Jantava-se ás sete horas e meia.
O pessoal de serviço esperava os imperadores no salão Apollo, illuminado por tres grandes lustres, que faziam reverberar o ouro do plafond,—uma glorificação de Apollo com as nove musas.
Este salão ficava entre o branco ou do primeiro Consul, assim chamado por ter um magnifico retrato do general Bonaparte, e a sala do throno, que era preciso atravessar para chegar ao salão de Luiz XIV,—a sala da meza.
Pouco depois das sete horas, o imperador subia aos aposentos da imperatriz, e desciam ambos ao salão de Apollo com o principe imperial, que tinha lugar á meza do estado desde os oito annos. A imperatriz dava ordinariamente a mão ao principe. Entrando no salão, a imperatriz cumprimentava com um sorriso e uma mezura as pessoas da côrte, como n'uma ceremonia official.
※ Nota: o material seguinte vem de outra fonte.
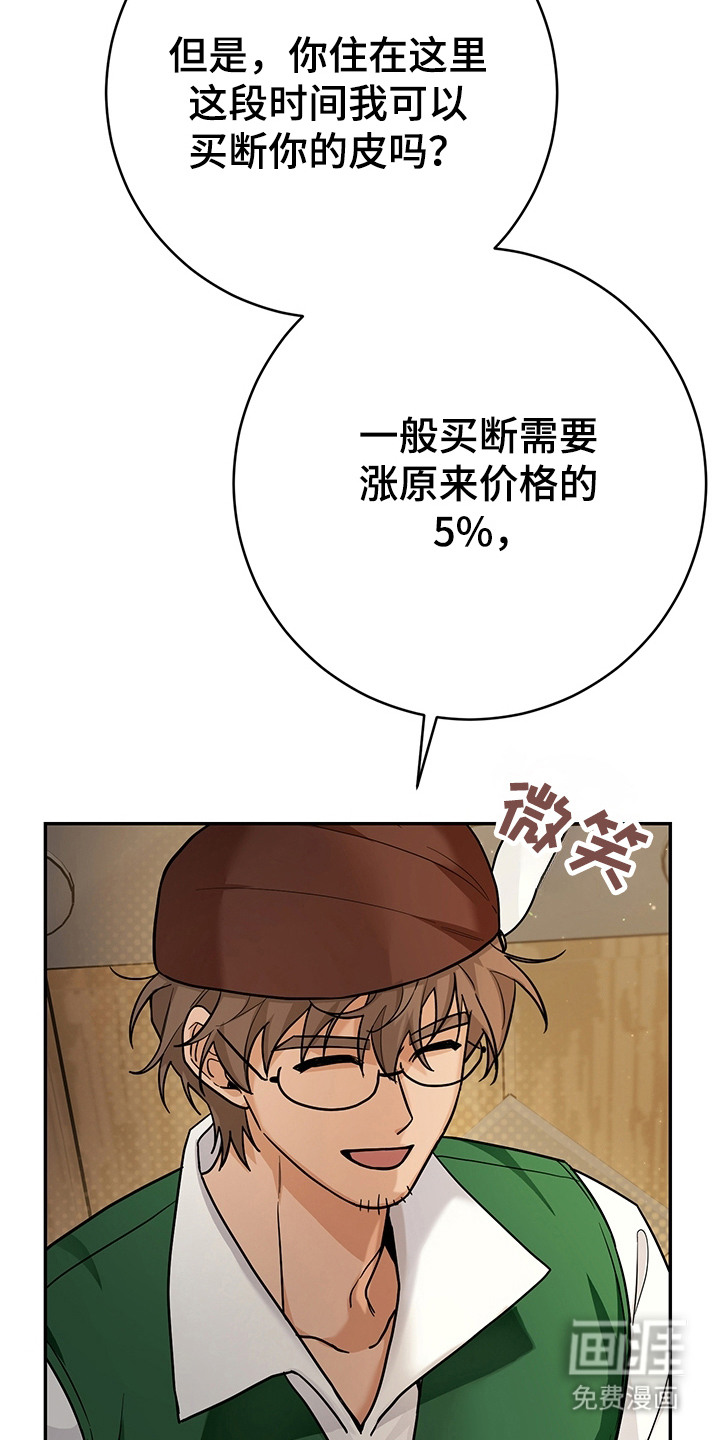 第14话1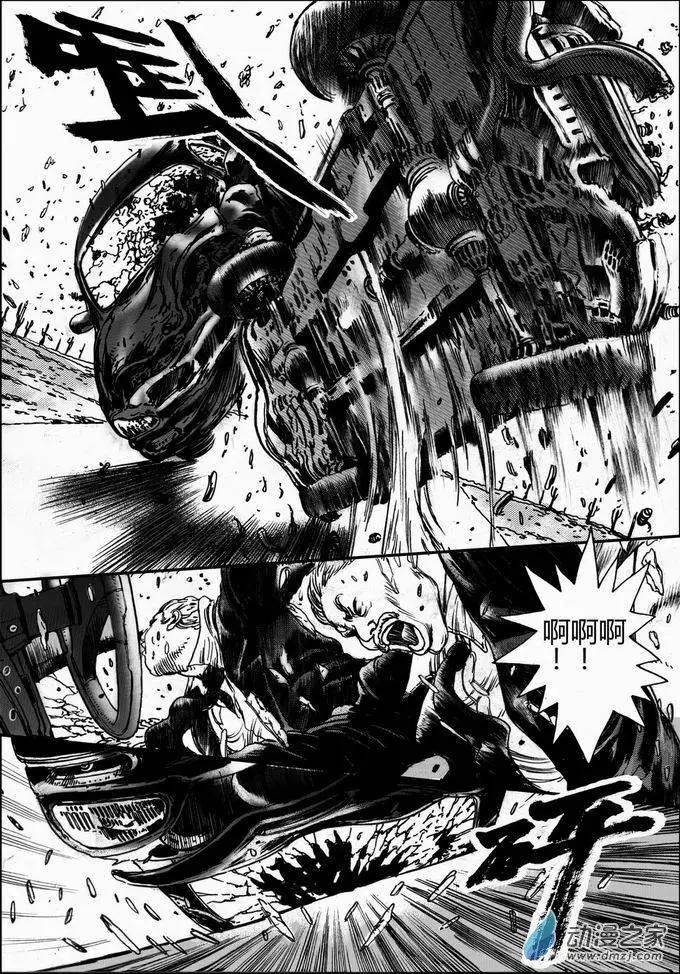 第41回 番外篇 营救之一-第41话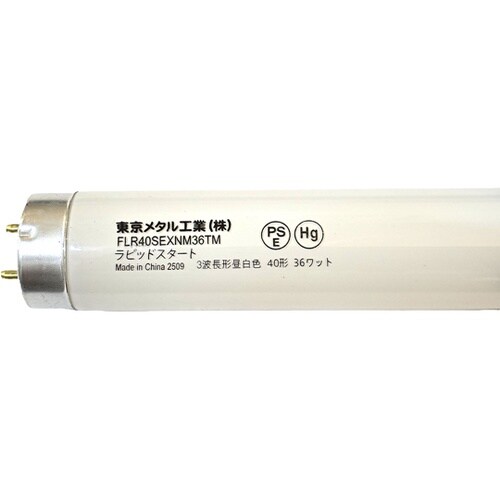 ラピッドスタート直管蛍光灯三波長型(昼白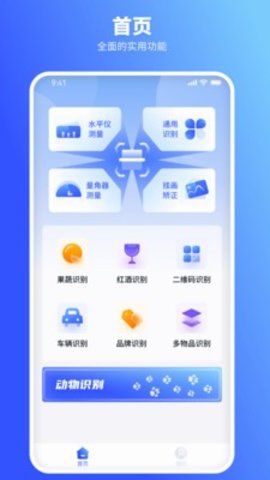 欢喜扫描王APP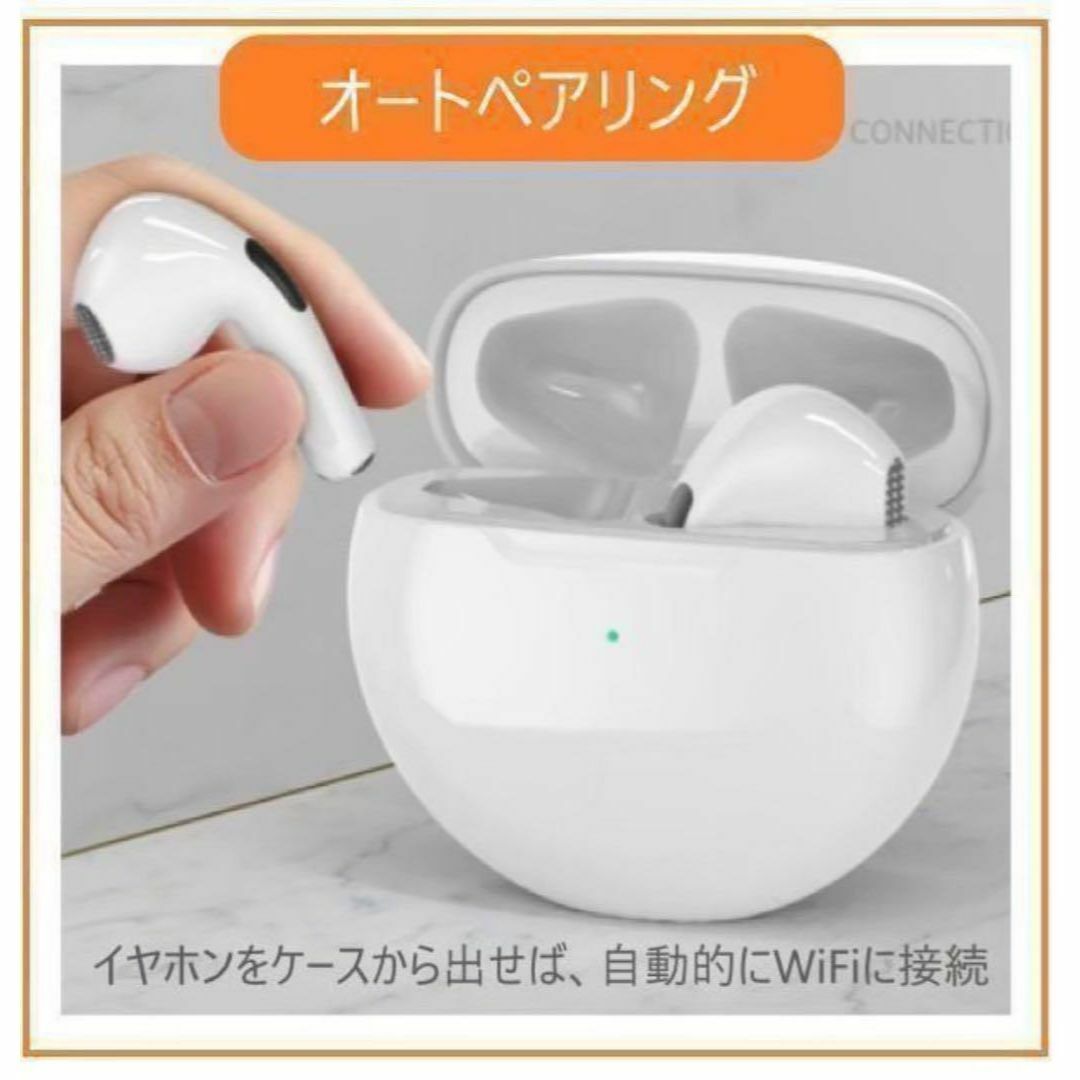☆最強コスパ☆最新AirPro6 Bluetoothワイヤレスイヤホン ホワイト スマホ/家電/カメラのオーディオ機器(ヘッドフォン/イヤフォン)の商品写真
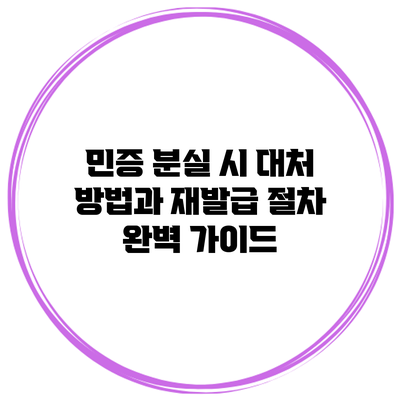 민증 분실 시 대처 방법과 재발급 절차 완벽 가이드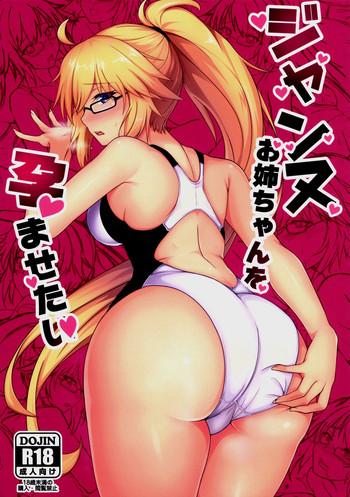 jeanne onee chan o haramasetai cover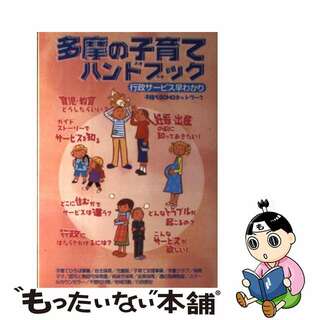 くらしと福祉のネットワーク 松原の未来を創る/自治体研究社/松原まちづくり研究会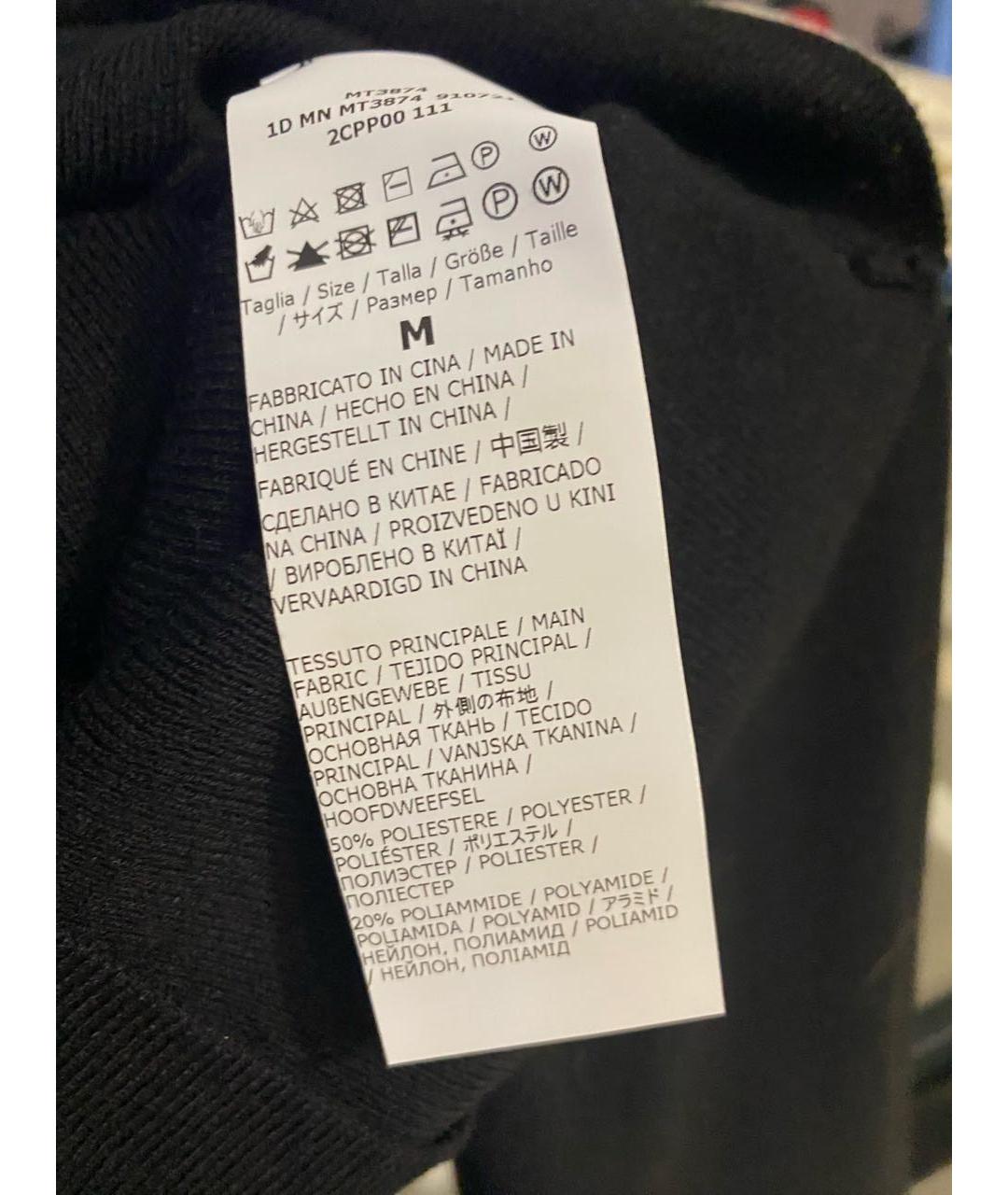 SEVENTY Черный джемпер / свитер, фото 5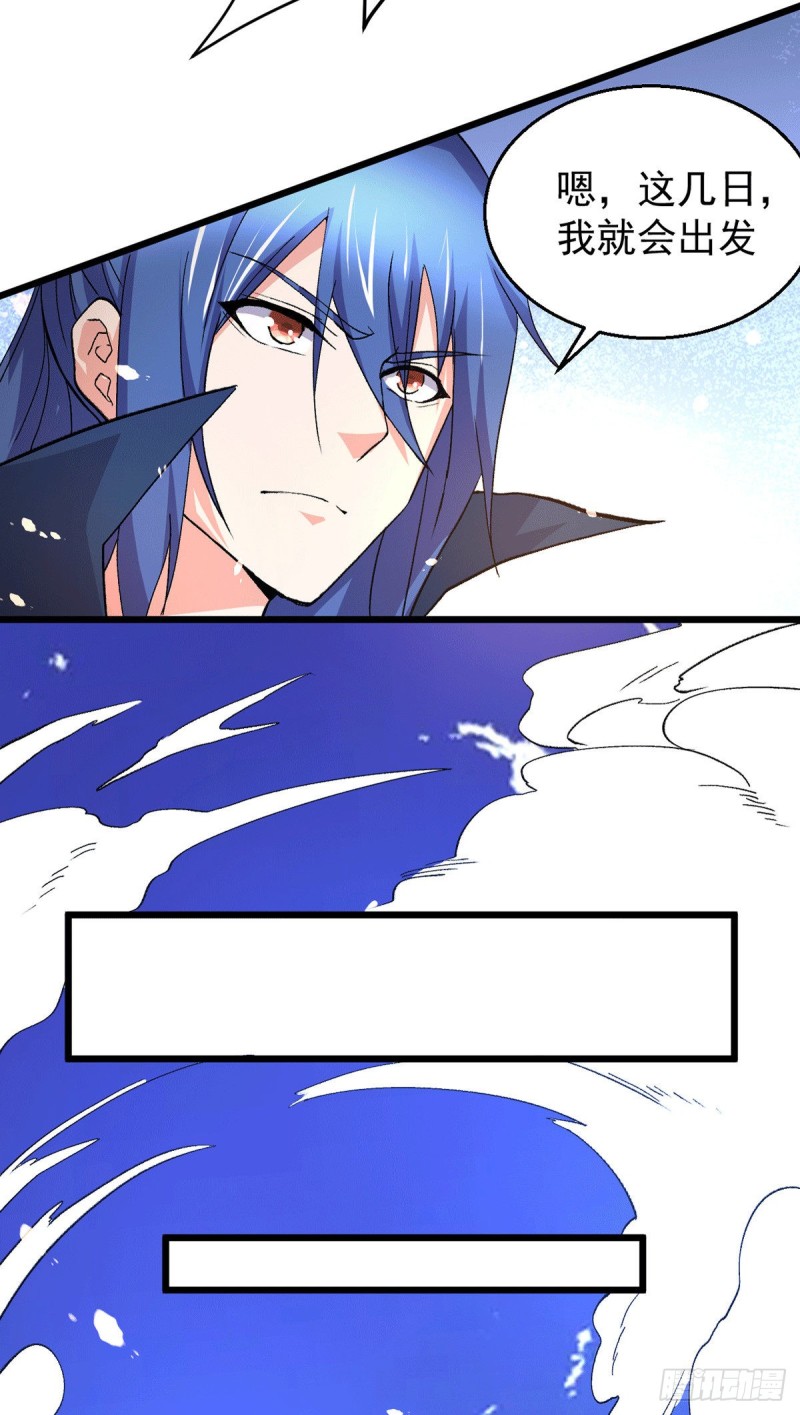 第79话 我永远与你同在30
Logo que o mordomo do palacio se inclinava silenciosamente diante do imperador, annunciando o jantar, o imperador, dando o braço á imperatriz, dirigia-se para a sala de Luiz XIV, e os dignitarios da côrte davam o braço ás damas, seguindo-o.
O imperador e a imperatriz sentavam-se á meza, junto um do outro. O principe imperial á esquerda do imperador, o ajudante de campo do imperador á direita da imperatriz, a primeira dama de serviço ao pé do principe imperial, a segunda dama á direita do general Rolin, seguindo-se os outros commensaes, entre elles os officiaes da guarda das Tulherias.
Por detraz da cadeira do imperador e do principe imperial postava-se um alabardeiro. Por detraz da cadeira da imperatriz, além de mr. Bignet, commandante da sua guarda, ficava Scander, um joven negro, que tinha vindo do Egypto, e que, emplumado e armado, produzia um bello effeito decorativo.
Scander tinha um grande orgulho da sua posição, e não obedecia a ninguem senão á imperatriz.
Um dia passeava elle no Jardim das Tulherias, e lembrou-se de macaquear os gestos e meneios de um desconhecido qualquer, que, não gostando da parodia, o admoestou. Mas Scander respondeu-lhe com um pontapé, e o desconhecido, filando-o por uma orelha, desancou-o com a bengala.